** start of DOCUMENT EXCERPT **

Wednesday, 22 October 2014

Post 34: Paragraph Thinking and Writing

I write this post with gratefulness in mind for my colleague Garrett Richards, whose brilliant conversation, friendship, and mentorship was immensely valuable to me when we were able spend time together for a month and a half this summer. We'd meet up to eat lunch together several days of the week, discuss a wide variety of fun topics, including the thesis work we were doing.

As a PhD student, his slightly more advanced (in academia) perspective was fantastic: he'd finished his master's not-that-long-ago, and so was able to provide some phenomenal advice. He was also really getting into writing his thesis at the time, so a number of the conversations we had were around me asking questions like "How are you organizing your chapters?" and  "How do you sort out what information belongs where? How do you plan your writing?"

So with my thanks to Garrett, this blog post is dedicated to the few (awesome) conversations about thesis writing and thinking in paragraphs.

Thinking in paragraphs is the way he structures what he has to write. The paragraph is a great unit to organize thoughts by, because it's a nice balance between the tiny details of a specific point that one research paper makes, and the overall aim of a thesis chapter.

** end of DOCUMENT EXCERPT **
** start of PROVIDED RECORDS **

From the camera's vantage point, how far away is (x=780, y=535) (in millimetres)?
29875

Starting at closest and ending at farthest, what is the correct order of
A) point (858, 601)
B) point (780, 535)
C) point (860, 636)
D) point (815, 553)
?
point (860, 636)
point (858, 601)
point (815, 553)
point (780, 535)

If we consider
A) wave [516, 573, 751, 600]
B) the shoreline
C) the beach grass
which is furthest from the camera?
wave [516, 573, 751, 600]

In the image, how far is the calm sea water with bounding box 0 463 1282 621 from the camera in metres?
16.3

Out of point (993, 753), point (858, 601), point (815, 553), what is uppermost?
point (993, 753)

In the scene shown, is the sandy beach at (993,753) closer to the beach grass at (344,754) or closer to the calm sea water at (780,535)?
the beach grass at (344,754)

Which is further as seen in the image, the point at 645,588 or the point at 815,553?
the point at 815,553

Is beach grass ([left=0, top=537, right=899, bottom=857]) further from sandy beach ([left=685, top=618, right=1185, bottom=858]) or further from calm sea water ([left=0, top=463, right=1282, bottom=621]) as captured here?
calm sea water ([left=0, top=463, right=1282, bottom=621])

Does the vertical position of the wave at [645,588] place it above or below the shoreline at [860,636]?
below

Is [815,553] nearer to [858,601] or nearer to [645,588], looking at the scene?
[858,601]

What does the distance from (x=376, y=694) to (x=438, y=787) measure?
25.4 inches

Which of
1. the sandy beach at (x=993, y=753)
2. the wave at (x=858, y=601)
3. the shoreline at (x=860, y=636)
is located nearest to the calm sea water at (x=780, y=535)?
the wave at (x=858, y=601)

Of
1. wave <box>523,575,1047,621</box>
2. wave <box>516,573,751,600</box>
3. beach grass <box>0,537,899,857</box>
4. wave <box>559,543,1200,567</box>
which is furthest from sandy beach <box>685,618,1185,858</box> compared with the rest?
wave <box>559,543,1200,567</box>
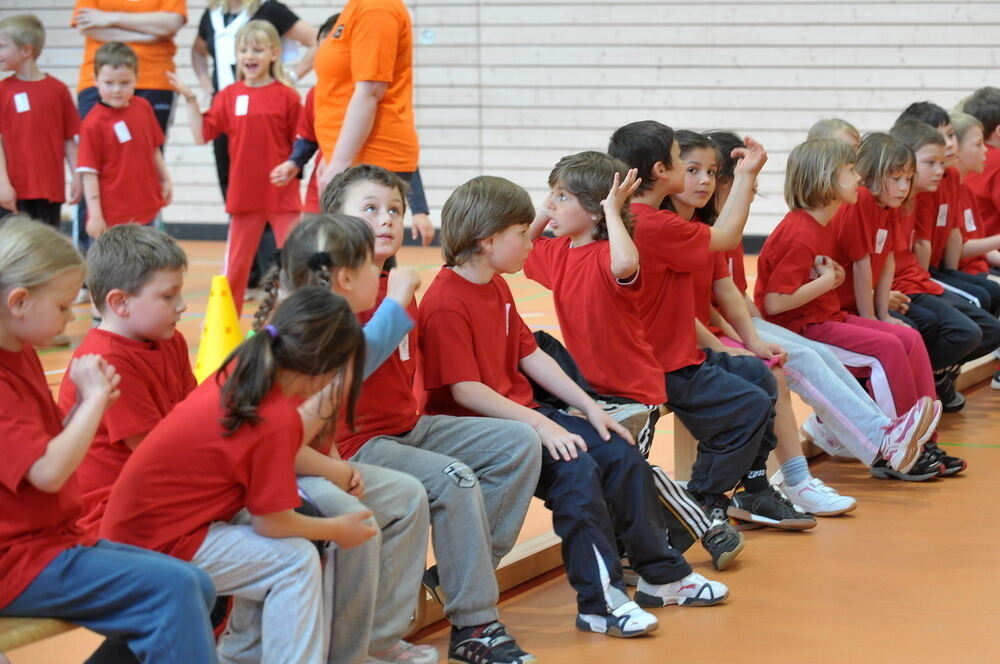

** end of PROVIDED RECORDS **

**INSTRUCTION:**
Decide whether each statement agrees with the blog post on thinking in paragraphs, answering yes or no and quoting the words from the post that settle it. 1. Garrett Richards was a PhD student. 2. The two met for lunch every day of the week. 3. Garrett had finished his master's long ago.

**FULL SOLUTION:**
1. Yes: "As a PhD student, his slightly more advanced (in academia) perspective was fantastic"
2. No: "We'd meet up to eat lunch together several days of the week"
3. No: "he'd finished his master's not-that-long-ago"